• **İncelenecek metin**:
Türk lojistik sektörü de dünyada olduğu gibi ekonomik gelişmelerle birebir paralellik gösteren bir yapı içindedir. Sektörümüzün tarihine bakıldığında, iyi yönetilememiş firmaların yanında ekonomik krizlere paralel olarak kısa sürede büyümüş olan birçok yerel oyuncunun daha sonra iş hayatından silindiği bir gerçektir. Bu seleksiyon neticesinde kalan firmalar ise birçok badireyi atlatmış olmanın tecrübesiyle ayaklarını daha sağlam basmaya başladılar.
70 ve 80’li yıllarda tek taşıma modunda uzmanlaşmış firmalar faaliyet göstermekte iken ilerleyen yıllarda birden fazla taşıma modunda hizmet veren firma sayısında artış olduğunu görüyoruz. Türk taşımacılık firmaları yıllar içerisinde tedarik zincirinin gümrükleme, iç dağıtım, depolama gibi farklı halkalarını da bünyelerinde barındırmaya başladılar.
2000’li yıllarda lojistik sektöründeki global oyuncuların Türkiye’ye yatırım yapmayı stratejik olarak uygun bulduklarını, bu devinimin de lojistik sektöründeki Türk firmalarının hizmet çıtasını yükselttiğini görüyoruz.
2008 yılı ortalarında başlayan küresel kriz ile yatırım piyasaları durgunluğa geçti, ancak 2010 ve 2011 yıllarında Türk ekonomisinde yaşadığımız rekor büyüme ve beraberindeki mali istikrar tüm dünyadaki yatırımcıların gözlerini tekrar Türkiye’ ye çevirmelerini sağladı.

• **Veri dökümü**:
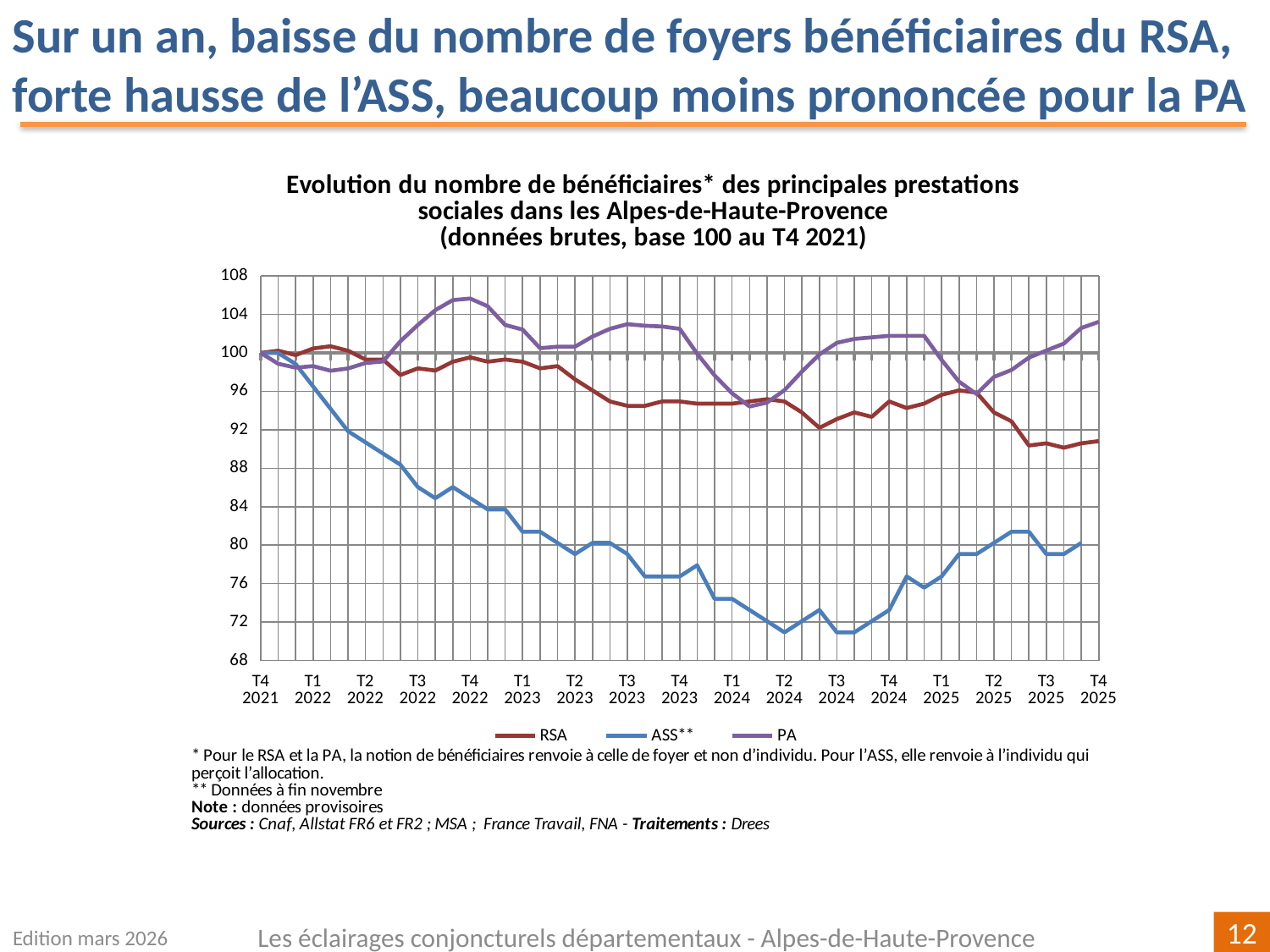
How many series does the legend list? 3 What kind of chart is shown on the slide? line chart Is the value for PA at T4 2025 greater or less than 100? greater At T2 2023, which series has the larger value, RSA or ASS**? RSA Is the value for RSA at T4 2025 greater or less than 92? less Does the ASS** series rise or fall between T4 2021 and T2 2024? fall What is the value of the RSA, ASS** and PA series at T4 2021, the base period? 100 Which series has the highest value at T4 2025? PA Which series is drawn in purple in the legend? PA How many quarter labels are shown on the x axis, from T4 2021 to T4 2025? 17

• **Yapılacak iş 1**: Türk lojistik sektörü metnine göre 70 ve 80'li yıllarda faaliyet gösteren firmalar neyde uzmanlaşmıştı?
• **Yapılacak iş 2**: Türk lojistik sektörü metnini kaldığı yerden ileri götürün.
Listedeki içerik metinden bağımsız, ayrı bir malzemedir.

• **Görev yanıtı 1**: Tek bir taşıma modunda uzmanlaşmışlardı.

• **Görev yanıtı 2**:
Türk insaninin girişimci, gerektiğinde risk alan ve ileriyi gören yapısı, jeopolitik ve ekonomik avantajları ile birleştiğinde ülkemizin yabancı yatırımcılar için ilgi odağı durumunda olması son derece anlaşılırdır. Bizler önümüzdeki yıllarda bu ilginin artarak devam edeceğini düşünüyoruz.
Hedefledik, planladık, uyguladık, izledik, başardık
Lojistik sektöründe köklü ve her daim başarılı bir şirket olabilmek hangi faktörleri bağlı? Bu noktada Transorient’in başarısının sırlarını da bizimle paylaşır mısınız?
Bizler temel değerlerimizin kurum kültürümüzü oluşturduğuna, değişmez, esnetilemez, ödün verilemez olduğuna baştan beri inandık ve bu yoldan hiç dönmedik. Ekip çalışmasının, insana saygının vazgeçilmez olduğunu bildik. Baskı ile ancak standart, tolerans ile maksimum performansın elde edileceği prensibi ile hareket ettik. Dolayısıyla başarımız, geçmişte ve günümüzde bizimle yürümüş ve yürümekte olan değerli ekibimize aittir.
Yönetim ekibi olarak günümüzde sıkça duyduğumuz sürdürülebilir başarının önemini yıllar önce kavradık. İnsana ve çevreye saygılı operasyon ve iş süreçlerimizi akış şemaları ile belirledik, kontrol listeleri ile denetledik. Bu yöntemler ile hizmet kalitemizin standartlarını belirledik, sunduk ve sürdürdük. İyi olmanın görece bir kavram olduğu bilinci ile operasyon kalitemizi ölçülebilir bir platforma taşıdık. Teknoloji yatırımları ile tüm süreçlerimizi şeffaf ve izlenir bir yapıya ulaştırdık. Düzenli Anahtar Performans Göstergeleri ile müşterilerimize hizmet kalitemizi kanıtladık.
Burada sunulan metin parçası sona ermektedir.